In order to enable the use of the tech, Horizon formed an exclusive partnership with Rutgers in January 2019 to further develop the novel base editing technology invented by Dr Shengkan Jin, associate professor of pharmacology, and co-inventor Dr JuanCollantes, post-doctoral research fellow at Rutgers Robert Wood Johnson Medical School.
Since establishing the partnership, Horizon has been funding research in base editing at the University while undertaking its own evaluation and proof-of-concept studies. Horizon has a number of internal programmes designed to accelerate the clinical uptake of this technology and is now seeking 3–5 partners to assess and shape the development of its Pin-point base editing platform.
Horizon will offer partners access to a novel system that could be used to progress more effective multi-gene knockout cell therapy programmes through clinical development with an improved safety profile. Partners will also gain access to the Horizon’s expertise in genome engineering of different cell types, access to early technical data, and influence over the direction of future development.

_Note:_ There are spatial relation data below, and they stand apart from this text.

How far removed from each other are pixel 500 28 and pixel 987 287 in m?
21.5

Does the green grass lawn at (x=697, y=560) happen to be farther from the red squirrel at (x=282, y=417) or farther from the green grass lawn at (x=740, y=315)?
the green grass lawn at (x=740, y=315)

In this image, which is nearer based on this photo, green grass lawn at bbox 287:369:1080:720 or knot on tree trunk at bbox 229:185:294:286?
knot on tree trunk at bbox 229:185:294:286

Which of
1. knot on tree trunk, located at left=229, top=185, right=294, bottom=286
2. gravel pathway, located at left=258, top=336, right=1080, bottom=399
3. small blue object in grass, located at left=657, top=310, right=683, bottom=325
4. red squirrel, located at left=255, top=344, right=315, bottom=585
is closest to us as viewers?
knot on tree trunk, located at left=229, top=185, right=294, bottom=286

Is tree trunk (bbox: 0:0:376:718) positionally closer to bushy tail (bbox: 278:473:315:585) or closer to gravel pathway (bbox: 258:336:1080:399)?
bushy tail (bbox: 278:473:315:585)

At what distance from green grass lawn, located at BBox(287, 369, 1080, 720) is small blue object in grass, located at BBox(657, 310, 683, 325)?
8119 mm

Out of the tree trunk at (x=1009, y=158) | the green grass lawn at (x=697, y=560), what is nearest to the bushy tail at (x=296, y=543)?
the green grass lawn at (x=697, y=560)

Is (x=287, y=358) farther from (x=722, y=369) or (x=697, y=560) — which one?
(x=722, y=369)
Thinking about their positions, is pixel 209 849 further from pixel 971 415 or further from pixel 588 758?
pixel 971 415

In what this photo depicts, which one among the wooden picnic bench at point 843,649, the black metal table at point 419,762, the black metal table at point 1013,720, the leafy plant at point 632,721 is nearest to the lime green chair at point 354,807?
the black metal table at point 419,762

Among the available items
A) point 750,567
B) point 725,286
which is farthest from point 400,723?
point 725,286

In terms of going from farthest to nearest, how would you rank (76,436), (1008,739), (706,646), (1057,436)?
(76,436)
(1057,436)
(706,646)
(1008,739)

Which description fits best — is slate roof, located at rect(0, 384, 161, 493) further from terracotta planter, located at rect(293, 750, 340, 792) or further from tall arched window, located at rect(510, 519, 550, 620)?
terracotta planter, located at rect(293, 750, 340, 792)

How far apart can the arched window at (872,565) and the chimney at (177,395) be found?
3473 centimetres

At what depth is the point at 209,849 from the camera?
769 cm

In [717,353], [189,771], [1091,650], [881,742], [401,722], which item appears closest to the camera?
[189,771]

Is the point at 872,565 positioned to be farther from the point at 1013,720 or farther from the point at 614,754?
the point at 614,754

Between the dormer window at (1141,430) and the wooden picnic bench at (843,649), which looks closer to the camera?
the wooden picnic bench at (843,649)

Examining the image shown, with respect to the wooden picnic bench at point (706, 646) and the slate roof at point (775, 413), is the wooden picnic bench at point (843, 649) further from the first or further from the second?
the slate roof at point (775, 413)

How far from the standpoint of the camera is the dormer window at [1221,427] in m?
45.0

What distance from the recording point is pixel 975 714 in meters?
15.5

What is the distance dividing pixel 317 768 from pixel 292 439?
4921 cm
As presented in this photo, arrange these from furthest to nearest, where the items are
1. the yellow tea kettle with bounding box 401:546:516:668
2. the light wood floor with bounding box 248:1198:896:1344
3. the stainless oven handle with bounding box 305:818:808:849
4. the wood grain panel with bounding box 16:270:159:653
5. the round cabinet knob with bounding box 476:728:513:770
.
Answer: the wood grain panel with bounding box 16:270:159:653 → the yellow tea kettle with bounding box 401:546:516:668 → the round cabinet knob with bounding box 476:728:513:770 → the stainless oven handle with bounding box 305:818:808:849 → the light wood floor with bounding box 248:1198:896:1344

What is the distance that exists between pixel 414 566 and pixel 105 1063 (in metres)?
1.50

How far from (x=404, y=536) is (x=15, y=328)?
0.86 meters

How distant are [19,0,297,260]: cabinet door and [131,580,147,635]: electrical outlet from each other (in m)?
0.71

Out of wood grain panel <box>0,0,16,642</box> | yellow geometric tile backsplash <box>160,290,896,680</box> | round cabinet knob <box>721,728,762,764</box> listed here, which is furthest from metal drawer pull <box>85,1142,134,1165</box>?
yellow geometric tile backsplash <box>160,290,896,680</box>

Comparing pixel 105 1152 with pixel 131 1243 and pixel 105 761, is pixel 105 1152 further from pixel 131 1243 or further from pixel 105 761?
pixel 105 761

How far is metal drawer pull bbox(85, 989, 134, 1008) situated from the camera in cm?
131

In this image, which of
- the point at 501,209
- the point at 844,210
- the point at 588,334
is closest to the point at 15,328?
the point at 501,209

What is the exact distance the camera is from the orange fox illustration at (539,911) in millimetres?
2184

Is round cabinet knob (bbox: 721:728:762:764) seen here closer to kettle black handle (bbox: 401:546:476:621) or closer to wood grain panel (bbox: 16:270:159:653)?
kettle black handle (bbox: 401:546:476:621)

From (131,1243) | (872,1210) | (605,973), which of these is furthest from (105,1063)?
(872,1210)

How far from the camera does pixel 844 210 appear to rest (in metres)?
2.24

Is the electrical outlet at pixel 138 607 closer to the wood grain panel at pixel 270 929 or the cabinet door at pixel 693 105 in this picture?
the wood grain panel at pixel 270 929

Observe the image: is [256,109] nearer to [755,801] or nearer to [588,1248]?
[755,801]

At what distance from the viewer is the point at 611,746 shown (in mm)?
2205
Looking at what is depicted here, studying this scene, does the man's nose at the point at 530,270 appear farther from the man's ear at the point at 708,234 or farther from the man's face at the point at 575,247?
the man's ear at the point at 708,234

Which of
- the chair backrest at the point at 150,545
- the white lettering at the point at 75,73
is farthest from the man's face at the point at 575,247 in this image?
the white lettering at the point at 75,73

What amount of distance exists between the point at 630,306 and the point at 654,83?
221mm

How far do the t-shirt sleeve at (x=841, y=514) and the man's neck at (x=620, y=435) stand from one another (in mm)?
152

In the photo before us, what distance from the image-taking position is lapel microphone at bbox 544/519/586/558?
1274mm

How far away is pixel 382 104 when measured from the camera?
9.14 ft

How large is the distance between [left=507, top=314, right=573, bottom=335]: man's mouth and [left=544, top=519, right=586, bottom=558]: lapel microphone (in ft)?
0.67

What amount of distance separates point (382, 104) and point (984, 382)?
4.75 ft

Dr Jonathan Frampton, Corporate Development Partner at Horizon, said: “The technology could have a significant impact in enabling cell therapies to be progressed through clinical trials and towards commercialisation.”
Dr Shengkan 'Victor' Jin of Rutgers University explained: “The cytidine deaminase version of the technology alone could potentially be used for developing cell therapies such as gene modified cells for sickle cell anaemia and beta-thalassemia, HIV resistant cells for AIDS, over-the-shelf CAR-T cells for cancer, and MHC-compatible allogenic stem cells for transplantation.”
He added that other applications could include use as gene therapies for inherited genetic diseases including antitrypsin deficiency and Duchenne muscular dystrophy.
“In addition, we intend to take full advantage of the unique modularity and versatility features of Pin-point platform and develop efficient gene inactivation agents for potential treatment of many devastating diseases where the leading causal contributing factors are well defined,” Jin explained. “At the top of this disease list are Alzheimer’s disease, amyotrophic lateral sclerosis, and familial hypercholesterinemia.”